Перед глазами образ: в расстегнутом платье, с небрежно растрепанными волосами, искусанными припухшими губами. Растерянная, испуганная моим внезапным появлением. Руки этого кретина, спокойно лежащие у нее на коленях. Сука! Что-то мычала, ревела, хотела поговорить. А я закипал, раз за разом возвращаясь к тому моменту, как открыл комнату и увидел ее на диване. Разморенную, почти невменяемую, разобранную.

Сбежал на несколько дней, опасаясь, что не сдержусь. Убью в состоянии аффекта. Размажу по стенке. Сломаю. Наделаю глупостей, о которых потом буду жалеть.

Первый шок постепенно отступал, а вместе с ним и моя нелепая уверенность в ошибке. Вспоминал все наши дни, то, какой она была в начале. Ее горящие глаза, которые начинали буквально светиться, стоило только зайти в торговый центр. Тогда казалось забавным, а сейчас понимал, что ни черта забавного. Она была готова горло перегрызть, извернуться как угодно, лишь бы дорваться до денег, до шмоточного безлимита. Даже со мной была готова жить, спать, чтобы папаша кормушку не прикрыл. Черт, противно-то как, до блевоты.

Знал, что преследует какие-то цели, выходя за меня замуж. И меня это не останавливало. Был рад, что поймал, и даже не особо заморачивался о причинах. Мало ли что это может быть. Отцу досадить, перед подругами выпендриться. У девушек же есть такая фишка: выскочить замуж раньше других. Да что угодно! Но только не так. Не ради новых трусов.

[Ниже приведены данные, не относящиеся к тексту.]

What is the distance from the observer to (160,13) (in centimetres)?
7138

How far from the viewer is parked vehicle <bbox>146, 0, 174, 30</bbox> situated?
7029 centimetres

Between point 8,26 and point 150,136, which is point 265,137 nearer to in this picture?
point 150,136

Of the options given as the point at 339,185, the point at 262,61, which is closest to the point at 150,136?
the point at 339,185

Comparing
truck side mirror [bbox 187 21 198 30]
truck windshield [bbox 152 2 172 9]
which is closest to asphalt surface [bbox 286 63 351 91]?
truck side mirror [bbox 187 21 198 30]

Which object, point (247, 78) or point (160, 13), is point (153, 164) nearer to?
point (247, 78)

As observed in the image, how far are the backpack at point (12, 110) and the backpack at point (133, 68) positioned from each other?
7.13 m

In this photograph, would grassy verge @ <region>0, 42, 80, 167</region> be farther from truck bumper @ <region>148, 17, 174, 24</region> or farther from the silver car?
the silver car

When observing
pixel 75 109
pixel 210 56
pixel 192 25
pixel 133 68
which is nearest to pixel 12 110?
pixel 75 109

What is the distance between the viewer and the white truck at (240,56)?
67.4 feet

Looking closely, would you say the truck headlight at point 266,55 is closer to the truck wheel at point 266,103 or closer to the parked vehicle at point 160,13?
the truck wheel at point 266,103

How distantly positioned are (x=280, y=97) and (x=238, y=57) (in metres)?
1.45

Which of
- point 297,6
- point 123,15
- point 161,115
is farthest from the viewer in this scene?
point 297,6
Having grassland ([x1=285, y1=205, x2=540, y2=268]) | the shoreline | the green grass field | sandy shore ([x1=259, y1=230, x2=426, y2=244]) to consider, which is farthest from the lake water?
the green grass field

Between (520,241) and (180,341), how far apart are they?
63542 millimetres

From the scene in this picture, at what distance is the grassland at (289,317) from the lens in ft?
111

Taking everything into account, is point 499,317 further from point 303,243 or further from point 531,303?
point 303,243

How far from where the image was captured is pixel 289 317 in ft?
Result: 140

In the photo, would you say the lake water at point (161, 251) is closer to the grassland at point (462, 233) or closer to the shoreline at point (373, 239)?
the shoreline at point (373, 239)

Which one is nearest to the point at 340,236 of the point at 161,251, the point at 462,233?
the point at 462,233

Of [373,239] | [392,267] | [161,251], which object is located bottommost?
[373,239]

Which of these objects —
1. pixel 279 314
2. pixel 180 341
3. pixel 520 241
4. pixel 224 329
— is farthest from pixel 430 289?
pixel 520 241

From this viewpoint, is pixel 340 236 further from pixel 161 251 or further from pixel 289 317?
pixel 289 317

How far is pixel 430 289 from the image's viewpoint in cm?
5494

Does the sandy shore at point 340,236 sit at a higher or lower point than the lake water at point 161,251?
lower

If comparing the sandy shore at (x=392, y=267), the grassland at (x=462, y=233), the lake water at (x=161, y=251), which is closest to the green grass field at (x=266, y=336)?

Все еще надеялся на что-то, поэтому поехал к ее папане. Он встретил как всегда – бодрой улыбкой, которая стремительно погасла, стоило ему заглянуть в мои мрачные глаза. Как-то сник. Сел за свой царский стол, недовольно нахмурился, взял ручку и неосознанно начал ее крутить, выдавая свое напряжение. Первый раз видел его таким разобранным, но было насрать. Если все, что сказал Градов – правда, то он соучастник. Прекрасно знал о проделках дочери, сам ее к этому толкнул. И молчал, улыбался в глаза, зная, что творится за моей спиной. Они одной породы. Антины. Я задавал вопросы в лоб, не юля, не щадя. С каждой минутой все больше холодея внутри. Андреич не стал отпираться, ходить вокруг да около. Признался, во всем честно, хоть и был не в восторге от беседы.

Хотелось поехать к ней, устроить такой разгон, чтобы стены обрушились. Вывернуть, вытрясти из нее всю правду. Разорвать. Выжечь. Причинить боль. От ярости дымился, гнал как сумасшедший. Но чем ближе к городу, тем горше становилось внутри. И на смену желанию крушить пришло нестерпимое желание избавиться от нее. Отвернуться. Забыть, как кошмарный сон.

Сам виноват. Во всем. Ведь изначально знал, что ничего у нас не нет общего. Но самоуверенно полагал, что хватит сил ее перекроить, переделать. Что главное – удержать ее рядом, а там уж справлюсь, достучусь. Хватит. Настучался уже по уши. Знать ее не хочу! Она как символ моей неискоренимой беспечности, символ моего провала. Видеть не могу больше.

А дальше, как в бреду, вместо того чтобы завернуть к ней, доехал до ЗАГСа и подал заявление на развод, еще до конца не веря, что сделаю это. Разорву нашу связь. Что все закончилось. Нам дали месяц на раздумья. Гребаный месяц. Все осмыслить, разобраться в себе и, если передумаем – забрать заявление. В чем здесь разбираться? В том, что наивный влюбленный дурак? Ничего не замечавший из-за своей одержимости этой заразой? Так я знал это давным-давно. Просто отрицал очевидное. А она вон какая молодец. Взяла и махом все доказала, расставила по местам.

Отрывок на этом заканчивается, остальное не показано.